L'art numérique fait encore figure de parent pauvre par rapport à la nébuleuse de l'art contemporain. La multiplication d'événements d'envergure finira bien par renverser cet ostracisme. Ainsi, à la suite d'autres manifestations majeures, la BIAN (Biennale Internationale d'Art Numérique) de Montréal devrait contribuer à valoriser des œuvres utilisant les outils technologiques numériques de manière inédite, innovante ou critique. La première édition aura lieu au printemps prochain, à l'initiative de l'équipe du festival Elektra porté par son directeur, Alain Thibault. Complément d'information.
Comment est née cette idée de biennale et pourquoi ce format, plutôt que la mise en place un évènement plus récurrent (annuel) ?
Ce projet est né du désir de donner un statut à l'art numérique égal à celui de l'art contemporain. Le terme "biennale" a une résonance à travers le monde de l'art : on pense tout suite aux grandes biennales comme celle de Venise, Sao Paulo ou Sydney par exemple. C'est ce à quoi nous aspirons : en faire un événement où tout l'international sera convié, un rendez-vous bi-annuel qui fera le point sur cette pratique en pleine évolution.
Quelle sera la spécificité, le positionnement, de cette biennale par rapport à d'autres événements internationaux axés autour des arts numériques comme Todaysart, Ars Electronica, STRP ou CYNETART notamment ?
La BIAN sera exclusivement constituée d'expositions, d'installations. Nous voulons également, en parallèle, développer un volet de type marché pour les collectionneurs, un peu comme Art Basel Miami. Nous constatons que de plus en plus de collections en art sont constitués maintenant d'œuvres issues de l'art médiatique.
Quelle est la synergie, les liens qui unissent cette biennale au festival Elektra et au MIAN (marché international de l'art numérique) ?
Les trois activités se complètent et ont chacune leur fonction spécifique. Elles offrent un portrait plus complet des deux principaux volets que l'on retrouve en art numérique. Le MIAN a permis à notre communauté internationale de mieux se reconnaître et de s'organiser en réseaux, formels ou informels, en initiant des co-diffusions et co-productions. Une activité donc profitable à tous les intervenants du milieu. Elektra restera annuel, début mai, mais se concentrera sur les performances, le temps réel. Les installations sont en général plus compliquées à présenter, à mettre en place, et demandent plus de préparation, notamment avec nos partenaires de diffusion, mais leur durée de vie est plus longue que les performances; d'où leur place prépondérante dans la biennale.
Vous parlez de "territoire naturel" pour désigner Montréal par rapport aux arts numériques : qu'est-ce qui caractérise cette ville plus que d'autres sur ce plan ? Est-ce une exception au Canada et plus largement en Amérique du Nord ?
Montréal est effectivement une exception en Amérique du nord.
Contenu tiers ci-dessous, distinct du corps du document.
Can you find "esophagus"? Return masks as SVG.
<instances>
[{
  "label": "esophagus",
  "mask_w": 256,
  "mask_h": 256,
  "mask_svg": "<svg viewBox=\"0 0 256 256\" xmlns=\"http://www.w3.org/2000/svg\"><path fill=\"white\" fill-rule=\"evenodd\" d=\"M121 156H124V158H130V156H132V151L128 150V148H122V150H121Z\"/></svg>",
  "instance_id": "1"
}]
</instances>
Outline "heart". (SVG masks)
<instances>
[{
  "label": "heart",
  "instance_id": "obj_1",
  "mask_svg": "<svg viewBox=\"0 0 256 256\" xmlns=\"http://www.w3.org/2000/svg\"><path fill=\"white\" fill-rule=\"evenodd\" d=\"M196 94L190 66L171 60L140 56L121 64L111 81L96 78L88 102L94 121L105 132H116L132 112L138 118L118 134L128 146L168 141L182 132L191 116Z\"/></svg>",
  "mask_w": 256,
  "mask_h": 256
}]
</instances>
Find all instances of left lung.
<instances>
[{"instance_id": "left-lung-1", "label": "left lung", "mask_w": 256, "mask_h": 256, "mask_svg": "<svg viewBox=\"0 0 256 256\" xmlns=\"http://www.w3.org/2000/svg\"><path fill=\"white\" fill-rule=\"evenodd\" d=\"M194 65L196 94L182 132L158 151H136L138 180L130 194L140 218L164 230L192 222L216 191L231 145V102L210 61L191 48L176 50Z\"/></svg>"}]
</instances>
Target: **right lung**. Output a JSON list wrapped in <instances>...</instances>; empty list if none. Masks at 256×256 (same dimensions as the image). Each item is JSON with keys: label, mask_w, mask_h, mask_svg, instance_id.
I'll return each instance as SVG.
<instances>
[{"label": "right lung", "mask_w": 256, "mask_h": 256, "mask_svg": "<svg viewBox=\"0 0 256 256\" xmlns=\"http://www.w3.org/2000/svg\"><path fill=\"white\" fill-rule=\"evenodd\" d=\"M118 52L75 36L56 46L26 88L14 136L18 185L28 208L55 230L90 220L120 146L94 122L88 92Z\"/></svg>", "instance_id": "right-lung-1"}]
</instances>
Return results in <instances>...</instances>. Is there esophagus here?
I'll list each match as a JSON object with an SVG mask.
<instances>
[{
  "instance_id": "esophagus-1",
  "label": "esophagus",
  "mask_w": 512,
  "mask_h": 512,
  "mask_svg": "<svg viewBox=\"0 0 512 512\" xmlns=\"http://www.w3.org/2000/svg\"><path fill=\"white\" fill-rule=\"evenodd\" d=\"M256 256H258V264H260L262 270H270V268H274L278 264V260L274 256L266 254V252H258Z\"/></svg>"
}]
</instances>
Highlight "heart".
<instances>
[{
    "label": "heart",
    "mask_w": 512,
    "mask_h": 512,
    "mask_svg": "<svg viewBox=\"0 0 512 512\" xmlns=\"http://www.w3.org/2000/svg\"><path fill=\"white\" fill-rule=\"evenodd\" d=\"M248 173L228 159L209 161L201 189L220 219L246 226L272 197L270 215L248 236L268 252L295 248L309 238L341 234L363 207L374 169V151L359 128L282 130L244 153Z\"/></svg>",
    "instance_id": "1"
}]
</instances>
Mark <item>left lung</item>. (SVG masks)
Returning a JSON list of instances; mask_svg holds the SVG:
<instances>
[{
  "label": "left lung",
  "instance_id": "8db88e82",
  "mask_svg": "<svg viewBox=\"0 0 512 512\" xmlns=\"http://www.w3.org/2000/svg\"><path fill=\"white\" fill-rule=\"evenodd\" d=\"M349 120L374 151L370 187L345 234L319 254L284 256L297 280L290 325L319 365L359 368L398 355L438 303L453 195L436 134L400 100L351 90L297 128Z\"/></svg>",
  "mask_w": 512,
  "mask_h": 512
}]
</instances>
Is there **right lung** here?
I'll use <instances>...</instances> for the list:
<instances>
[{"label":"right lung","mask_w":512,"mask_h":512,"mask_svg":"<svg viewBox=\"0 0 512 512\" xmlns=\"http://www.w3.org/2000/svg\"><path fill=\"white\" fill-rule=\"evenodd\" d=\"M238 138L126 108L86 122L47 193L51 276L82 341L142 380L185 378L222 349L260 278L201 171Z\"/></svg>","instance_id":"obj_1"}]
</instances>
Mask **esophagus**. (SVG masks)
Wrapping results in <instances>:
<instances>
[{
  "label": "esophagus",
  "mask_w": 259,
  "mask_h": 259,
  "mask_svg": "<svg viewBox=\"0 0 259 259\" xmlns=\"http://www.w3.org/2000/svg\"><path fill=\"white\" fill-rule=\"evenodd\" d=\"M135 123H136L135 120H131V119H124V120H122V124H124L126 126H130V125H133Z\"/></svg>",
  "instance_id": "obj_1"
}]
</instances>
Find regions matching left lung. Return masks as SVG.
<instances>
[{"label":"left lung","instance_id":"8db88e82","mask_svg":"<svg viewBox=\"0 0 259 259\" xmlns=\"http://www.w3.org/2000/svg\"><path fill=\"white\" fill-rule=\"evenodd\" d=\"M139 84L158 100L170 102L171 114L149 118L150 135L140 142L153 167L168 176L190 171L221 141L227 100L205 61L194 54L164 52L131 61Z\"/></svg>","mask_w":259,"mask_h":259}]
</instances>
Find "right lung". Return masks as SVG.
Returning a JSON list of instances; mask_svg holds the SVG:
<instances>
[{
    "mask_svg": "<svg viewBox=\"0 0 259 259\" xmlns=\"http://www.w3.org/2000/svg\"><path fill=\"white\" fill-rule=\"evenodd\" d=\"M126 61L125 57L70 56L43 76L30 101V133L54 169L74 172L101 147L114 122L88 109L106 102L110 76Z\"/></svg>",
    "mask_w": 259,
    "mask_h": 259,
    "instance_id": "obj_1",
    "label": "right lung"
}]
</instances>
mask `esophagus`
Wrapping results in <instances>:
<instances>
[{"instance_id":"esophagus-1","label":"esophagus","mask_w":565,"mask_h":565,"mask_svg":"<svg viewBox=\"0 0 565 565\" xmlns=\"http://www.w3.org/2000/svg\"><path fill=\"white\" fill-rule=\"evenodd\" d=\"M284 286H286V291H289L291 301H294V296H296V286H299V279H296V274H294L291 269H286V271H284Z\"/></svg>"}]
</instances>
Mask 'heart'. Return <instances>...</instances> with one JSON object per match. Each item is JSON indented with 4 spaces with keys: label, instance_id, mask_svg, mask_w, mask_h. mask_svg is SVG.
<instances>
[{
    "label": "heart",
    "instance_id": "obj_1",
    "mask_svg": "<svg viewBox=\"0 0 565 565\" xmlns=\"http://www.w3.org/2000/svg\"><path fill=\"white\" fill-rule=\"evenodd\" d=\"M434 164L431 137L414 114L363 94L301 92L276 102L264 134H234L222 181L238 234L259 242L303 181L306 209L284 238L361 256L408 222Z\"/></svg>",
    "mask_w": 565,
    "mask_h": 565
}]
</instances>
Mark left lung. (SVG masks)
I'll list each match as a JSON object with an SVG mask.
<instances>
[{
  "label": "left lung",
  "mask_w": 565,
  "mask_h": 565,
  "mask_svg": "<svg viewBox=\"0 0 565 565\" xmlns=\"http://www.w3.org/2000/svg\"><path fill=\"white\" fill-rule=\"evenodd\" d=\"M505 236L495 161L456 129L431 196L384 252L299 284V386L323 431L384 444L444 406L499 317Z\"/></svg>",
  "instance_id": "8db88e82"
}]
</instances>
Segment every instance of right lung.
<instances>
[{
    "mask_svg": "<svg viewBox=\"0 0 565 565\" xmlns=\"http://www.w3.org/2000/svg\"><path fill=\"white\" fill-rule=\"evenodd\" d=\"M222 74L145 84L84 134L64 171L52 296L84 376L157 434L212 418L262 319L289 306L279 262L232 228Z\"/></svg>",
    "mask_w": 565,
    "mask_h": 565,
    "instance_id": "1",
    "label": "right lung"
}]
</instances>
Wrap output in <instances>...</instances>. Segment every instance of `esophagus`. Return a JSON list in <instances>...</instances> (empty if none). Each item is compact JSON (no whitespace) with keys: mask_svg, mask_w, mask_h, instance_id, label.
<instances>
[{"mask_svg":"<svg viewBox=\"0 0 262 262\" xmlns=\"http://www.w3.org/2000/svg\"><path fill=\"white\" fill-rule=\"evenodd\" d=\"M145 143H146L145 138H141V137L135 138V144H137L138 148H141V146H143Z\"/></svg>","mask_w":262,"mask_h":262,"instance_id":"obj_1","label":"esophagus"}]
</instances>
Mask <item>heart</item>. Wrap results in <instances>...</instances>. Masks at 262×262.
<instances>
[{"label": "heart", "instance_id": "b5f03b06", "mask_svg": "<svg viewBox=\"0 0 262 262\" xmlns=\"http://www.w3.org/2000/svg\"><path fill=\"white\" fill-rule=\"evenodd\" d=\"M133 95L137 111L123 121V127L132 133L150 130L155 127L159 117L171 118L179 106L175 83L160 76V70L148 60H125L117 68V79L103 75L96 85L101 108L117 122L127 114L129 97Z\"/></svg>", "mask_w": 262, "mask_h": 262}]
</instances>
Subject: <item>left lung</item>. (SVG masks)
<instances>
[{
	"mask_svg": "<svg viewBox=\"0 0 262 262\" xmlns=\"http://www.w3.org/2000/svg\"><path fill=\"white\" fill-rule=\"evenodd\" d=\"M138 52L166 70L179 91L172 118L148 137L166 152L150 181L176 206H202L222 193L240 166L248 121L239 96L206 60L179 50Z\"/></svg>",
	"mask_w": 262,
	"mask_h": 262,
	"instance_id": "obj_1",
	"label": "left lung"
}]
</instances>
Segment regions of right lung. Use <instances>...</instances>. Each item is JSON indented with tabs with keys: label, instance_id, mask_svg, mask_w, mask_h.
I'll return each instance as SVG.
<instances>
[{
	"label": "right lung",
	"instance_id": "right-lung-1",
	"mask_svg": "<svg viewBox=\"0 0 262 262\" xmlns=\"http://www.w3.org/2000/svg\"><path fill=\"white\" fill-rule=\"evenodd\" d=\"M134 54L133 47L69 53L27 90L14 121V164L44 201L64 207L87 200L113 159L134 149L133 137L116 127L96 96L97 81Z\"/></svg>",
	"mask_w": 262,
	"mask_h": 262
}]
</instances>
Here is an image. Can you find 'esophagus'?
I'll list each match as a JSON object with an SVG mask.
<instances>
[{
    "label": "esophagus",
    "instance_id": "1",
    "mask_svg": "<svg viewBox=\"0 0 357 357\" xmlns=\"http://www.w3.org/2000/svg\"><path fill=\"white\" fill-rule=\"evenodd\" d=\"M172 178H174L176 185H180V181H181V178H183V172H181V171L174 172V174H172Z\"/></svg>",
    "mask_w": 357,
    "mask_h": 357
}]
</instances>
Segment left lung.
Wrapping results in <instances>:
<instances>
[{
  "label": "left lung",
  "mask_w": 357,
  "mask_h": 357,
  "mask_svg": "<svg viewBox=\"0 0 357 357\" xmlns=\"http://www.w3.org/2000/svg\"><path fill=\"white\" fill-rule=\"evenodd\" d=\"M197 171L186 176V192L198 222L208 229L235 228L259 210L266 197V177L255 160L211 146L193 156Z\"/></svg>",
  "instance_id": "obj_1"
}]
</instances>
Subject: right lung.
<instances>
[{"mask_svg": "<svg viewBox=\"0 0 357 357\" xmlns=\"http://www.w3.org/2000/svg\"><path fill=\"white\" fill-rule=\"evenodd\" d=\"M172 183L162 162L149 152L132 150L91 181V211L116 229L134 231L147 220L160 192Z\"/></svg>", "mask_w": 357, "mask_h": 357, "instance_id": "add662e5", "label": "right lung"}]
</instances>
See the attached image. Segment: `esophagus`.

Le degré et le sérieux des activités de diffusion, de recherche et de création de ce qui se fait dans ce domaine se compare à certains pays d'Europe. D'ailleurs la majorité de nos activités hors Montréal (ou province de Québec) ont lieu en Europe où le genre et le réseau est le plus développé. Le Québec est la province canadienne où on a le plus investi en culture (le tout évidemment bonifié par le Canada et Montréal). Ceci n'est certainement pas étranger au fait qu'on y retrouve une qualité d'artistes et de diffuseurs intéressante.
Cette biennale est bien évidemment une manifestation internationale, mais la France sera à l'honneur pour cette première édition : qu'est-ce qui a présidé à ce choix ?
Grace au fonds de coopération France-Québec nous avons pu, dans un premier temps, produire l'événement Québec Numérique dans le cadre de la deuxième édition du festival Némo à Paris en octobre 2011. Près d'une vingtaine d'artistes et de diffuseurs québécois ont présenté des performances et installations dans les salles de la Gaîté Lyrique et du CentQuatre, en plus de participer à une activité de marché de type MIAN, devant des diffuseurs et producteurs de France et d'Europe. En contrepartie, une sélection d'artistes français choisis par Némo, et ayant pour la plupart bénéficiés du fond ACME d'Arcadi, feront partie de la Biennale.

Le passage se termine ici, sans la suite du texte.